24. Mr Chaturvedi, the learned counsel appearing for GAIL submitted that there was no Arbitration Agreement between petitioner nos. 2 to 4 and GAIL and therefore, the present petition was liable to be dismissed. He further contended that it was incumbent upon the parties to take recourse to Clause 52 of the SCC and to refer the disputes for Conciliation prior to invoking the Arbitration Agreement. And, since petitioner no.1 had not done so, the present petition was pre-mature. Lastly, he submitted that there were allegations of fraud, which cannot be adjudicated by the Arbitral Tribunal. Reasons and Conclusion
25. The GCC includes an Arbitration Clause (Clause 107). The SCC also includes an Arbitration Clause (Clause 43) that replaces Clause 107 of the GCC. Clause 43.0 of SCC is set out below:- “43.0 ARBITRATION 43.[1] Clause No.1 07.0 of GCC pertaining to Arbitration shall be replaced by the following:- 43.1.[1] All disputes, controversies, or claims between the parties (except in matters where the decision of the Engineer-in- Charge is deemed to be final and binding) which cannot be mutually resolved within a reasonable time shall be referred to Arbitration by sole arbitrator. 43.1.[2] The Employer/Consultant shall suggest a panel of three independent and distinguished persons to the other party (Bidder/Contractor/ Supplier/Buyer as the case may be) to select any one among them to act as the sole Arbitrator. 43.1.[3] In the event of failure of the other party to select the sole Arbitrator within 30 days from the receipt of the communication suggesting the panel of arbitrators, the right of selection of sole Arbitrator by the other party shall stand forfeited and the Employer/Consultant shall have discretion to proceed with the appointment of the sole Arbitrator. The decision of the Employer/Consultant on the appointment of Sole Arbitrator shall be final and bidding on the parties. 43.1.[4] The award of the Sole Arbitrator shall be final and binding on the parties and unless directed/awarded otherwise by the Sole Arbitrator, the cost of arbitration proceedings shall be shared equally by the Parties. The arbitration proceeding shall be in English language and the venue shall be at New Delhi, India. 43.1.[5] Subject to the above, the provisions of (Indian) Arbitration & Conciliation Act, 1996 and the rules framed there under shall be applicable. 43.1.[6] All matters relating to this contract are subject to the exclusive jurisdiction of the Courts situated in the State of Delhi (India). 43.1.[7] Bidders/ Supplier/ Contractors may please note that the Arbitration & Conciliation Act, 1996 was enacted by the Indian Parliament and is based on United Nations Commission on International Trade Law (UNCITRAL, model law), which were prepared after extensive consultation with Arbitral Institutions and centres of International Commercial Arbitration. The United Nations General Assembly vide resolution 31/98 adopted the UNCITRAL Arbitration rules on 15 December 1976.”
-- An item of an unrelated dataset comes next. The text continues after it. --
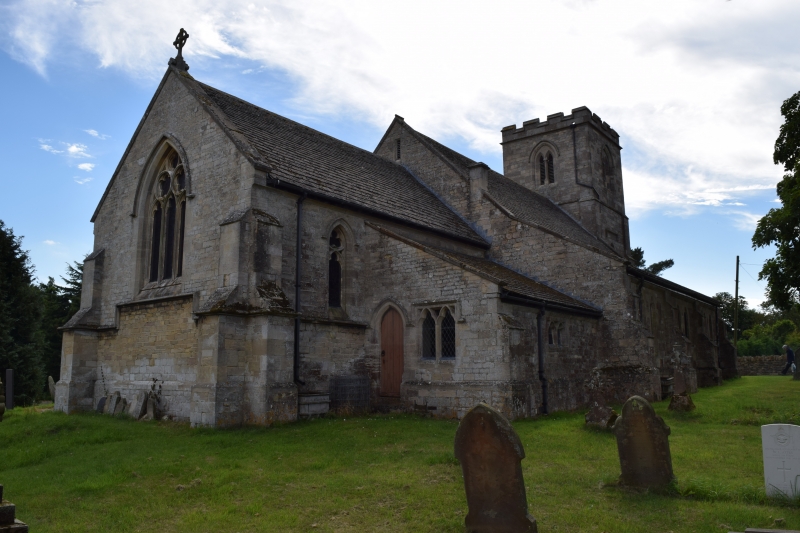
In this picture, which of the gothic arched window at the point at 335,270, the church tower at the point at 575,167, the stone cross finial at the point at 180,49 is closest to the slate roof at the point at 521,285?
→ the gothic arched window at the point at 335,270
26. There is no dispute that the Arbitration Agreement, as embodied in Clause 43 of the SCC, exists between petitioner no.1 and GAIL and the subject disputes between them are liable to be referred to Arbitration. The principal controversy to be addressed is as to whether the Sub-Contractors are also parties to the said Arbitration Agreement. In other words, the principal question to be addressed is whether an Arbitration Agreement exists between the Sub-Contractors and GAIL.
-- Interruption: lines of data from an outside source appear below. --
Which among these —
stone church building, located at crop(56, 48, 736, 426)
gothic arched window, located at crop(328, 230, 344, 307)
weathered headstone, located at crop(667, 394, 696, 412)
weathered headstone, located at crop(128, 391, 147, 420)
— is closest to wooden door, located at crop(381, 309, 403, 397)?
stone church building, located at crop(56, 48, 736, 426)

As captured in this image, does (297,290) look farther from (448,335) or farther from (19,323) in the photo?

27. Admittedly, the Sub-Contractors are not signatories to any agreement with GAIL. They claim to be parties to the Arbitration Agreement, essentially, on three grounds. First, it is contended that the Sub-Contractors are claiming through petitioner no.1 and therefore, they must also be considered parties to the Contract between petitioner no.1 and GAIL. Second, it is contended that the Contract provides for several obligations to be performed by the Sub-Contractors and therefore, the Sub-Contractors cannot be denied the benefit of the Arbitration Clause under the Contract. Third, it is contended that since GAIL had accepted that the works would be executed by the Sub- Contractors (petitioner nos.[2] to 4) and had made payments directly to them, it was implicit that it has accepted them as parties to the Arbitration Agreement.
28. Mr Lahoti relied upon Clause 1.1.[2] of the GCC in support of his contention that the expression “Contractor” also includes its representatives, successors and permitted assigns. It is claimed that petitioner no.1 had assigned the works under the Contract to the Sub- Contractors and therefore, they would fall within the definition of the term “Contractor” under the Contract.
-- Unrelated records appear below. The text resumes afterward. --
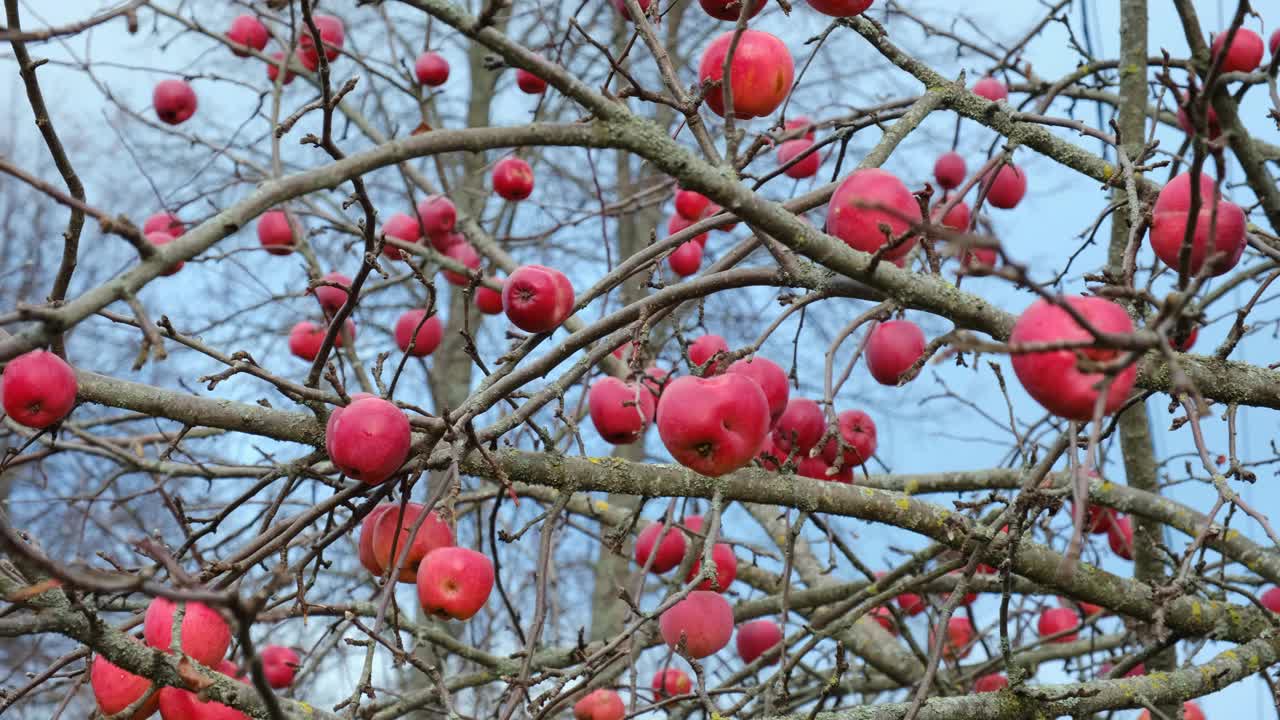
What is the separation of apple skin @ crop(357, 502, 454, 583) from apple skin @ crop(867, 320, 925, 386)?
0.97 m

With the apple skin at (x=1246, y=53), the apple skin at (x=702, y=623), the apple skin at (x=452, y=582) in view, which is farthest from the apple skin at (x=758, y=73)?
the apple skin at (x=1246, y=53)

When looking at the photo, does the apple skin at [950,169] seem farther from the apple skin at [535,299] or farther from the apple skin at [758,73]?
the apple skin at [535,299]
29. Clause 1.1.[2] of the GCC reads as under:- “1.1.[2] The “CONTRACTOR” means the person or the persons, firm or Company or corporation whose tender has been accepted by the EMPLOYER and includes the CONTRACTOR’s legal Representatives his successors and permitted assigns.”
30. Undoubtedly, the term “Contractor” would also include permitted assigns. Therefore, if petitioner no.1 had assigned the Contract to any third party with the permission of GAIL, the said party would undoubtedly fall within the definition of the term “Contractor” and consequently, would also be a party to the Arbitration Agreement. However, the contention that the Sub-Contractors are assignees of the Contract, is unmerited. There is a material difference in engaging Sub- Contractors to execute the works, which are to be executed by a Contractor under a Contract and assigning a Contract to a Sub- Contractor. The Work Orders placed by petitioner no.1 on the Sub- Contractors (petitioner nos.[2] to 4) specify the works to be executed by them respectively and do not amount to petitioner No. 1 assigning the Contract to them. The assignment of a contract would entail assigning all rights and obligations under the contract to the assignee and the assignee would step into the shoes of the assignor. This is not a case where the Sub-Contractors (petitioner nos.[2] to 4) have stepped into the shoes of petitioner no.1 as a ‘Contractor’ under the Contract. Their obligations to execute the works are to the other contracting party, namely, petitioner no.1 and not GAIL. Further, the obligation to pay for the works executed by the Sub-Contractors rests with petitioner no.1 and not GAIL.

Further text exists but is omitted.